═══ 选定段落 ═══

我最近学会了scrapy。我想为每个不同的项添加一个属性,然后传递给下一个方法。具体来说,我想做类似的事情:
{'company_name': 'apple'}
{'company_name': 'ibm'}
但我目前有:
{'c_o_name': 'ibm'}
{'c_o_name': 'ibm'}
我的代码如下:
def start_requests(self):
self.driver.get(self.home_page)
cookies = self.driver.get_cookies()
company = ['apple','ibm']
company_html_url = []
company_item = CompanyItem()
for i in company:
self.driver.get(self.home_page)
self.driver.find_element_by_xpath("//input[@id='companyName' and @class='textbox criterion']").send_keys("",i)
self.driver.find_element_by_link_text("Companies").click()
time.sleep(4)
if len(self.driver.find_elements_by_css_selector('a.companyResultsName')) > 0:
company_item['c_o_name'] = i
company_link = WebDriverWait(self.driver, 10).until(EC.presence_of_element_located((By.CLASS_NAME, "companyResultsName")))
company_link.click()
time.sleep(4)
html_source = self.driver.find_element_by_xpath("//div[@id='profileSection']").get_attribute("outerHTML")

═══ 数据行 ═══

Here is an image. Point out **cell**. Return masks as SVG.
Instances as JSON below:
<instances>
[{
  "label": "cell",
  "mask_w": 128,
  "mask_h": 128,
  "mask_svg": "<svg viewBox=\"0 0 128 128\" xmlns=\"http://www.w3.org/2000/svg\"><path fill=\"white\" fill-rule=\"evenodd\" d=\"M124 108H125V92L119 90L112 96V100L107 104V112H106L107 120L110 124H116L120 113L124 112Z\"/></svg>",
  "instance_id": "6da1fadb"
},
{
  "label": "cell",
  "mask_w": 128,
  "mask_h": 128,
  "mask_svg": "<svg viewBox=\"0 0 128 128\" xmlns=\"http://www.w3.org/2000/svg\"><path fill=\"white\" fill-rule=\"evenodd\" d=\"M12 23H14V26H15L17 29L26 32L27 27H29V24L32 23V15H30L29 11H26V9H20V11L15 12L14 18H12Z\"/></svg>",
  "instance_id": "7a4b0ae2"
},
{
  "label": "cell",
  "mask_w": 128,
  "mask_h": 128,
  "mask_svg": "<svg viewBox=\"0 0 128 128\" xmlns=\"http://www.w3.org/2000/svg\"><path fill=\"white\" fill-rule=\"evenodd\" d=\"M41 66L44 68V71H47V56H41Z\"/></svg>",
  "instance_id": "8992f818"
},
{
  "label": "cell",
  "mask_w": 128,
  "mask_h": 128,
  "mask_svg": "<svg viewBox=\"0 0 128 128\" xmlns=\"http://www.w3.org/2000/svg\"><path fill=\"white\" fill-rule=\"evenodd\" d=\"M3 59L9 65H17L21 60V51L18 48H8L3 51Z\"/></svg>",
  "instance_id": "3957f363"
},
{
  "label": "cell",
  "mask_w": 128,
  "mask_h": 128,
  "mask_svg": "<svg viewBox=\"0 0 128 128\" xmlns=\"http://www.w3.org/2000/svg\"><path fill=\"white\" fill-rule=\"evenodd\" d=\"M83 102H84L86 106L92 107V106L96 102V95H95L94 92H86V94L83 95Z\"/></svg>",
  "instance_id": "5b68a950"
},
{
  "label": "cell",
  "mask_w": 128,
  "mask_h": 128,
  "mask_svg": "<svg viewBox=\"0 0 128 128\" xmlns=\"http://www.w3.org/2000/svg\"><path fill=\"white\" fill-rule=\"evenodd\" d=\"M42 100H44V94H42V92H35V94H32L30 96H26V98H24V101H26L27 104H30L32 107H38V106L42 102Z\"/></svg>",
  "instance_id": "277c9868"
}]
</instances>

═══

▸ **任务要求**
把选定段落中以含有“我最近学会了scrapy。我”的文字起头、到“company_item = CompanyItem()”为止的那一部分原样抄写出来。

▸ **回答**
我最近学会了scrapy。我想为每个不同的项添加一个属性,然后传递给下一个方法。具体来说,我想做类似的事情:
{'company_name': 'apple'}
{'company_name': 'ibm'}
但我目前有:
{'c_o_name': 'ibm'}
{'c_o_name': 'ibm'}
我的代码如下:
def start_requests(self):
self.driver.get(self.home_page)
cookies = self.driver.get_cookies()
company = ['apple','ibm']
company_html_url = []
company_item = CompanyItem()